[Opening Extracted text section]

Also, the officials have their own @OfficialNBARefs Twitter account, which provides information about officiating crews for games, and video clips from past games with rulebook explanations of violations explaining a call and sometimes concluding the wrong call was made.

These are essential "what had happened was" reports that are supposed to serve as moments of clarity for mistakes officials made during games' most crucial moments and provide transparency.

After Wednesday's game, Williams was incensed and stormed out of the Suns' media room after he answered just one postgame question from The Republic. He chastized the lopsided foul calls and free throw attempts, which were 31 to 20 calls and 46 to 20 attempts in the Lakers' favor.

Williams was fined $15,000 for a similar complaint following the Suns' first-round playoff los sin Game 4 to New Orleans last April. He gad been reluctant to talk about it through the first half of this season to avoid hurting his wallet again, but, amid recent Suns losses, the issue has become a talking point.

[Closing Extracted text section]

- _Using the information_
• A. In the excerpt about NBA officiating, what were the free throw attempts in Wednesday's game?
• B. Name every team the excerpt about NBA officiating refers to, using the names it gives.

[Opening Data supplied section]

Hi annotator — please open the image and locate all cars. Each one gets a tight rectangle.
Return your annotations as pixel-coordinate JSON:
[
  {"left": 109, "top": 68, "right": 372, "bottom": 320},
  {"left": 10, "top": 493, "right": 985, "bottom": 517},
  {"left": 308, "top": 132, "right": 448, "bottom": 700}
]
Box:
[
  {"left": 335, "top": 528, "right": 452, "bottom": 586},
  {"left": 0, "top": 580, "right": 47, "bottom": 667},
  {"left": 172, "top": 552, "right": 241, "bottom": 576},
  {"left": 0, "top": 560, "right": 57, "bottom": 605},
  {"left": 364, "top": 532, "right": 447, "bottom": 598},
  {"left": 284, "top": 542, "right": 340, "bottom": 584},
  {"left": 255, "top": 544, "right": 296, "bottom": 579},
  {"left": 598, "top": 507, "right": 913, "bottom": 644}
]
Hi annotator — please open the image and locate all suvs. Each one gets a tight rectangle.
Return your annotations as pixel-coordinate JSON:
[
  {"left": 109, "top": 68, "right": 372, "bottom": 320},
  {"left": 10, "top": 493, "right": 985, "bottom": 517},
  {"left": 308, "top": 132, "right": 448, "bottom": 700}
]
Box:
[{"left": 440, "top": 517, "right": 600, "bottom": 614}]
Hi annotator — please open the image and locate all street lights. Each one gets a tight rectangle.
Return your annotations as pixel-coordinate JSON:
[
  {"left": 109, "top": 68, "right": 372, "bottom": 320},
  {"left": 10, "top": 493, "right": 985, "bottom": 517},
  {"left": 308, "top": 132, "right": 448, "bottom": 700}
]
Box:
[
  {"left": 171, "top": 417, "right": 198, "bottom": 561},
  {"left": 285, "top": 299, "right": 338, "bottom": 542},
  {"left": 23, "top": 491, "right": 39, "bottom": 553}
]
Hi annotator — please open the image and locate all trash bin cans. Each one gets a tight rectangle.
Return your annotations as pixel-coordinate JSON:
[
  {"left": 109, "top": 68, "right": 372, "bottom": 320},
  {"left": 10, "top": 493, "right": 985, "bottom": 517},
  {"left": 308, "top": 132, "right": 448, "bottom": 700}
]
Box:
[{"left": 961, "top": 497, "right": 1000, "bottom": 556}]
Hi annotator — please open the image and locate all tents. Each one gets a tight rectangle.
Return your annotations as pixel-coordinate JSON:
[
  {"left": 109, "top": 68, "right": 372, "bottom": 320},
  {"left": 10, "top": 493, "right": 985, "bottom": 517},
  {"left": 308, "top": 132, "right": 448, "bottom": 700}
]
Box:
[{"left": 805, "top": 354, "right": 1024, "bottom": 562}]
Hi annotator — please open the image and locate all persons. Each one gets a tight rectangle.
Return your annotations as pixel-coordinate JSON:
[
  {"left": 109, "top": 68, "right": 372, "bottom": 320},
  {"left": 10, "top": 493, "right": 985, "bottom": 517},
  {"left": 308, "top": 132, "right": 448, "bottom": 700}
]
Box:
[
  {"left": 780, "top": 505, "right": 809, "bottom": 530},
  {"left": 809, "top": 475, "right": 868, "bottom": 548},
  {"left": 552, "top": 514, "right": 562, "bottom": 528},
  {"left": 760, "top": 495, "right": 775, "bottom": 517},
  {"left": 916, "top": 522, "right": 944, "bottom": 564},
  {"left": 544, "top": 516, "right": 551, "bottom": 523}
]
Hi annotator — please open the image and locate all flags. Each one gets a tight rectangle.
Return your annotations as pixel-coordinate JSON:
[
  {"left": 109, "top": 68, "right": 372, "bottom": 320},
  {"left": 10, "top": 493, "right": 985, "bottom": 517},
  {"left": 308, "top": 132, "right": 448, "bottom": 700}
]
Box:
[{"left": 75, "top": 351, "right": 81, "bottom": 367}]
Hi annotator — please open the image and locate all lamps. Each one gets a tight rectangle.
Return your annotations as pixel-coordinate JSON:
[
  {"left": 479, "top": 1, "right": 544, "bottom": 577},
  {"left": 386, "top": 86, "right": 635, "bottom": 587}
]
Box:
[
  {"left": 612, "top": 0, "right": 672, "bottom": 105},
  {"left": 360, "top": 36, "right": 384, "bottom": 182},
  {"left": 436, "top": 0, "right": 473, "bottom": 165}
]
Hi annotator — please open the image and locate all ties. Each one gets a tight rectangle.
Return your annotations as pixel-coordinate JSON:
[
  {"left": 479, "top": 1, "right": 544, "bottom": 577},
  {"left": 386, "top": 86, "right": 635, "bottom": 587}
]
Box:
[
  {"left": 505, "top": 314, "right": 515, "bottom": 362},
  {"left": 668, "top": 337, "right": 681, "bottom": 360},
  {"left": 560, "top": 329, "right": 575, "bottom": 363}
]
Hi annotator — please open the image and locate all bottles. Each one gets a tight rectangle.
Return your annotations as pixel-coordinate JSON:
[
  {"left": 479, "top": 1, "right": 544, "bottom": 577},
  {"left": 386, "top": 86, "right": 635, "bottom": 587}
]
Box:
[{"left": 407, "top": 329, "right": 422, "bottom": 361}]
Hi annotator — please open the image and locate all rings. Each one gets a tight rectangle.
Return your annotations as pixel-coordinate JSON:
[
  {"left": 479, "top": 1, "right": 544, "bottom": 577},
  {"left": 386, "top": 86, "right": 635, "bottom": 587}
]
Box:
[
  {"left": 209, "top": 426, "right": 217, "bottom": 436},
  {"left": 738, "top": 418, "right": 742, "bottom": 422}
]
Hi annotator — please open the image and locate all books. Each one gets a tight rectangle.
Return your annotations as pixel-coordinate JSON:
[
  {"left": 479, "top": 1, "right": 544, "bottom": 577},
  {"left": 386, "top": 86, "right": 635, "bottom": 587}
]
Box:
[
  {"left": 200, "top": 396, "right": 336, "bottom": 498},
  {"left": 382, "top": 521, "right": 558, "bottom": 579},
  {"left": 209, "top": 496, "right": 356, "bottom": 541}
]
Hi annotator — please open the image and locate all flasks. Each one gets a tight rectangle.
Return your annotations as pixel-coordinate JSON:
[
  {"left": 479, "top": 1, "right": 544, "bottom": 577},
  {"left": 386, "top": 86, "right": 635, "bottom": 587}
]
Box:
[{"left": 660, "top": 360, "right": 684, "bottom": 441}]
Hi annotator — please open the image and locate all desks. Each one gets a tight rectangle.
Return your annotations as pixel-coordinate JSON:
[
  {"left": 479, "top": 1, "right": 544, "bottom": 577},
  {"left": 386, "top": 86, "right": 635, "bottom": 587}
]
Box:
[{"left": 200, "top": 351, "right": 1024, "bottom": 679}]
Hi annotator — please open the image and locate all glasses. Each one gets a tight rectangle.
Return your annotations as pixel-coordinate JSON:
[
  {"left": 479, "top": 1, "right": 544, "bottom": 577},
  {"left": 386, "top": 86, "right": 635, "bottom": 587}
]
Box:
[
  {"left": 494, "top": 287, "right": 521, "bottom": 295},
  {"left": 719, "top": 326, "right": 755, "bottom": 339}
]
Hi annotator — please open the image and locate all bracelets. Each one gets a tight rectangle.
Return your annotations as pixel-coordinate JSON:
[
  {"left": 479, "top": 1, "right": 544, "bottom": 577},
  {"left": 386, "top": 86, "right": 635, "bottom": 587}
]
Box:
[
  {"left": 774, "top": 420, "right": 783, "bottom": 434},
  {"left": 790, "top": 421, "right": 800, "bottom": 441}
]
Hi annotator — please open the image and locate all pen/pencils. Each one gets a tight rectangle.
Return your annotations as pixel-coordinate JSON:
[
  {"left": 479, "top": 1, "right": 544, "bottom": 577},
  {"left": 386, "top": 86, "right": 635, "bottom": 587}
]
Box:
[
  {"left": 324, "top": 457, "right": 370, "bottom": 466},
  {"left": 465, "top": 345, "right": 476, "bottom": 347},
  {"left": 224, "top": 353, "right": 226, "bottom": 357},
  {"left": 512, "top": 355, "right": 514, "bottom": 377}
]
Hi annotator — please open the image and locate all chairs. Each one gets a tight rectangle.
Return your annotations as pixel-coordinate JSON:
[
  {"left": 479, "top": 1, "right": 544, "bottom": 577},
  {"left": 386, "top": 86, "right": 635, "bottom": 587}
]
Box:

[Closing Data supplied section]

- _Task-by-task outputs_
• A. 46 to 20 in the Lakers' favor.

• B. Suns, Lakers, New Orleans